- WORK ORDER -
Your response should consist of every line below, reproduced without alteration.

[SUPPLIED MATERIAL — start]

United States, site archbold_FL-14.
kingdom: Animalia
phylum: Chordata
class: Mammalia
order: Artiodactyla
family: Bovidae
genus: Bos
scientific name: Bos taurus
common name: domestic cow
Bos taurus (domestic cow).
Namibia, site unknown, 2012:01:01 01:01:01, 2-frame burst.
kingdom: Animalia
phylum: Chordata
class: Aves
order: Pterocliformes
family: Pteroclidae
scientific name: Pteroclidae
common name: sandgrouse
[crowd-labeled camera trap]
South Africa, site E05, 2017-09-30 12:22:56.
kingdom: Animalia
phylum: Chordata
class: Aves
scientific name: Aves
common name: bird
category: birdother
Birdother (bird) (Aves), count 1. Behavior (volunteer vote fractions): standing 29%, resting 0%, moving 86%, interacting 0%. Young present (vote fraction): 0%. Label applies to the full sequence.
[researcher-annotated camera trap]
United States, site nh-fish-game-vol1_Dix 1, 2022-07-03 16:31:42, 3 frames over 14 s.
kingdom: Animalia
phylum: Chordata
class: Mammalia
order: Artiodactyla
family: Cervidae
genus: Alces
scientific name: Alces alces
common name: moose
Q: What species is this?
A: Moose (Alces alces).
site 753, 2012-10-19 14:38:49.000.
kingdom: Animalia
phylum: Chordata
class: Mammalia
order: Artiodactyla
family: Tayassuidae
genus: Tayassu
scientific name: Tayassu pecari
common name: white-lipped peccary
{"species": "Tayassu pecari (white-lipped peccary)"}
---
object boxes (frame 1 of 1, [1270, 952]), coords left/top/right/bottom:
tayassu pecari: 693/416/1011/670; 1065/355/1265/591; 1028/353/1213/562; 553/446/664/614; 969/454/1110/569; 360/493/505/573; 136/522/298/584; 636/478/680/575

[SUPPLIED MATERIAL — finish]

- TASK RESPONSE -
United States, site archbold_FL-14.
kingdom: Animalia
phylum: Chordata
class: Mammalia
order: Artiodactyla
family: Bovidae
genus: Bos
scientific name: Bos taurus
common name: domestic cow
Bos taurus (domestic cow).
Namibia, site unknown, 2012:01:01 01:01:01, 2-frame burst.
kingdom: Animalia
phylum: Chordata
class: Aves
order: Pterocliformes
family: Pteroclidae
scientific name: Pteroclidae
common name: sandgrouse
[crowd-labeled camera trap]
South Africa, site E05, 2017-09-30 12:22:56.
kingdom: Animalia
phylum: Chordata
class: Aves
scientific name: Aves
common name: bird
category: birdother
Birdother (bird) (Aves), count 1. Behavior (volunteer vote fractions): standing 29%, resting 0%, moving 86%, interacting 0%. Young present (vote fraction): 0%. Label applies to the full sequence.
[researcher-annotated camera trap]
United States, site nh-fish-game-vol1_Dix 1, 2022-07-03 16:31:42, 3 frames over 14 s.
kingdom: Animalia
phylum: Chordata
class: Mammalia
order: Artiodactyla
family: Cervidae
genus: Alces
scientific name: Alces alces
common name: moose
Q: What species is this?
A: Moose (Alces alces).
site 753, 2012-10-19 14:38:49.000.
kingdom: Animalia
phylum: Chordata
class: Mammalia
order: Artiodactyla
family: Tayassuidae
genus: Tayassu
scientific name: Tayassu pecari
common name: white-lipped peccary
{"species": "Tayassu pecari (white-lipped peccary)"}
---
object boxes (frame 1 of 1, [1270, 952]), coords left/top/right/bottom:
tayassu pecari: 693/416/1011/670; 1065/355/1265/591; 1028/353/1213/562; 553/446/664/614; 969/454/1110/569; 360/493/505/573; 136/522/298/584; 636/478/680/575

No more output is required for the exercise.